The Spider-Verse movies propose a different language for superhero stories
Imagine how much more inventive the superhero trend would be if we got the mind-boggling Spider-Verse movies a bit sooner: Luke Buckmaster hails them as “spectacular exceptions” to their genre.
Spider-Man: Across the Spider-Verse
Spider-Man: Across the Spider-Verse isn’t as zesty and zippy as its predecessor, Into the Spider-Verse—a cheerfully invigorating superhero story that turned timeworn tropes into poppin’ fresh spectacle. But it’s still a blast to see this emerging franchise (which has a third film on the way) do something the MCU outlawed a long time ago: be visually interesting.
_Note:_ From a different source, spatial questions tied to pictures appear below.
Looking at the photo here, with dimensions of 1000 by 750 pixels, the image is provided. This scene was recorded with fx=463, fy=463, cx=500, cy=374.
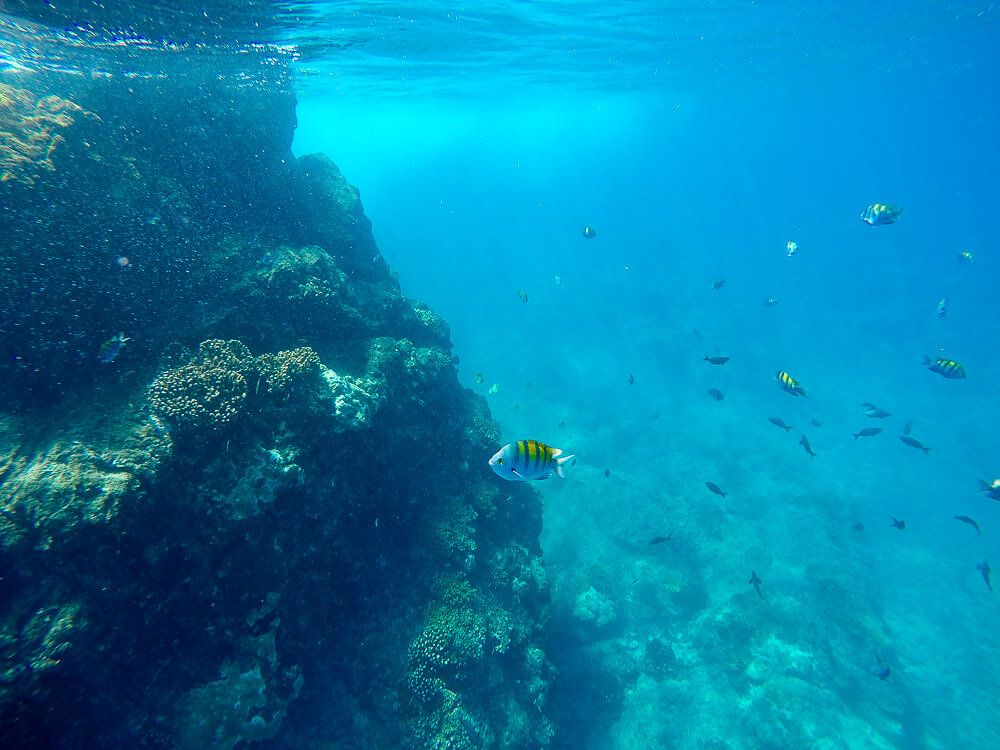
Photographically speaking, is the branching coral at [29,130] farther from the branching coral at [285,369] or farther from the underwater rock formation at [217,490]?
the branching coral at [285,369]

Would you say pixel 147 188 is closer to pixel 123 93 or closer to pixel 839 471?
pixel 123 93

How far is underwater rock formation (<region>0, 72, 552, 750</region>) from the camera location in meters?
4.61

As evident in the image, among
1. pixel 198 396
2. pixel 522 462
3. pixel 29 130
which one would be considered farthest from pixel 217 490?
pixel 29 130

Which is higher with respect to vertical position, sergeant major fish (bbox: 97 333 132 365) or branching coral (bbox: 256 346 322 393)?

If a cinephile were asked to name a popular film movement of the 21st century, most would probably respond: “superhero movies.” This proliferate and massively popular genre is a movement in content and volume, not form or style. Whereas other key movements in cinema (noir or German expressionism for instance, to name just a couple) have unifying aesthetic principles, the archetypal superhero production is just nondescript CGI-sheened flapdoodle, devoid of distinguishing features. And no: goofy costumes don’t count.
The Spider-Verse films are spectacular exceptions. Both follow the story of Miles Morales (voice of Shameik Moore), an NYC teenager who is Spider-Man, Spider-Man, and does whatever a spider can. So is Peter Parker, Miguel O’Hara, Pavitr Prabhakar, Gwen Stacy (well, Spider-Woman) and Peter Porker (Spider-Ham), as well as many, many others. They are all iterations of the iconic web-slinger, belonging to different worlds tumbling around distant regions of an unfathomably large multiverse.
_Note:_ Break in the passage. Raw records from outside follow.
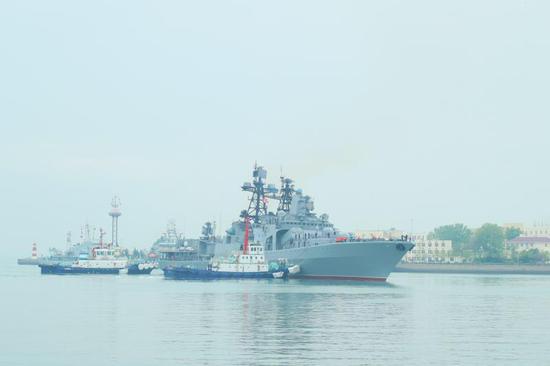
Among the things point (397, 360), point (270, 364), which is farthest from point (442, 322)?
point (270, 364)

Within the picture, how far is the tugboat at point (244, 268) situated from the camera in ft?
416

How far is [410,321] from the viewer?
62.3m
The existence of so many Spider-Whatchamacallits, and so many worlds, implies a kind of cosmic chaos: a mess of discordant narratives stretching out for infinity. And yet the Spider-Verse franchise is big on fate and predeterminism. Especially Across the Spider-Verse (directed by Joaquim Dos Santos, Kemp Powers and Justin K. Thompson), which tosses around the idea, in a major plot thread, that while the Spidey universes are wildly varied, each share particular “canon” events. Messing with these events equals disrupting the fabric of the universe—which of course the protagonist knowingly does, as part of his efforts to save a loved one.
The Spider-Verse films contain two key visual features that distinguish them from garden variety superhero flicks. And which, in another universe (multiverse?) might have been widely shared across the genre and given it a more established, coherent style. The first is the trippy idea that each Spider universe has its own aesthetic principles, which continue even as parts of one cross over into another. In the original, for instance, Spider-Man Noir can only see in black and white and has a dusty monochrome appearance; in the second, the too-cool-for-school Spider-Punk resembles a human-shaped Sex Pistols album cover.
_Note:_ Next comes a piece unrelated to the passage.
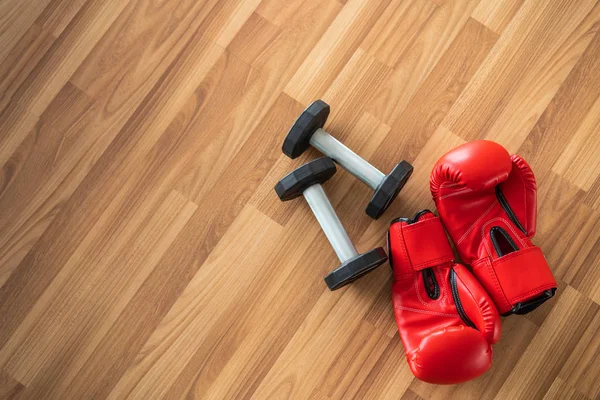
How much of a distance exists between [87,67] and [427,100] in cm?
77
When we imagine out-of-this-world things—like aliens or characters from another reality—we tend to envision them using the shapes and forms of our own. These films suggest that’s a failure of imagination—because things from other universes don’t necessarily adhere to design principles from our own—while paradoxically drawing on pop culture inspirations firmly entrenched in the earthly zeitgeist.
The other key visual feature, baked into the DNA of comic book stories, are comic book panels: reduced fields of representation, referred to in film as split-screens or frames within frames. It takes just seconds for each Spider-Verse movie to kick their screen-slicing off with a horizontal split: the first of many panel-like displays across their runtimes. The original even has a scene in which a nervous Morales, contemplating his new super-abilities, opens a comic book and consults it for inspiration, as if it were a religious document (which in this world it kind of is). He observes a picture of Spider-Man atop a building, looking down, telling himself “you just gotta do it.”
It’s odd that frames within frames didn’t become more of a thing in superhero movies, given how crucial, how inseparable they are to the comic book experience. One of the most significant—and sadly overlooked—Marvel movies is Ang Lee’s 2003 film Hulk, which, with its inventive use of split-screens and transitions, proposed a blueprint for how superhero movies could have a unique cinematic style. Perhaps if the film had been better—without hammy performances, waffling dialogue or a dawdling pace—it might’ve had more of an impact.
At least we ended up getting the Spider-Verse films, although they arrived very late—like someone rocking up to a house party with an unopened bottle of spirits in the early hours of the morning, when everybody else is blotto. Imagine what impact these movies might’ve had, if they’d arrived much earlier. As they say: better late than never.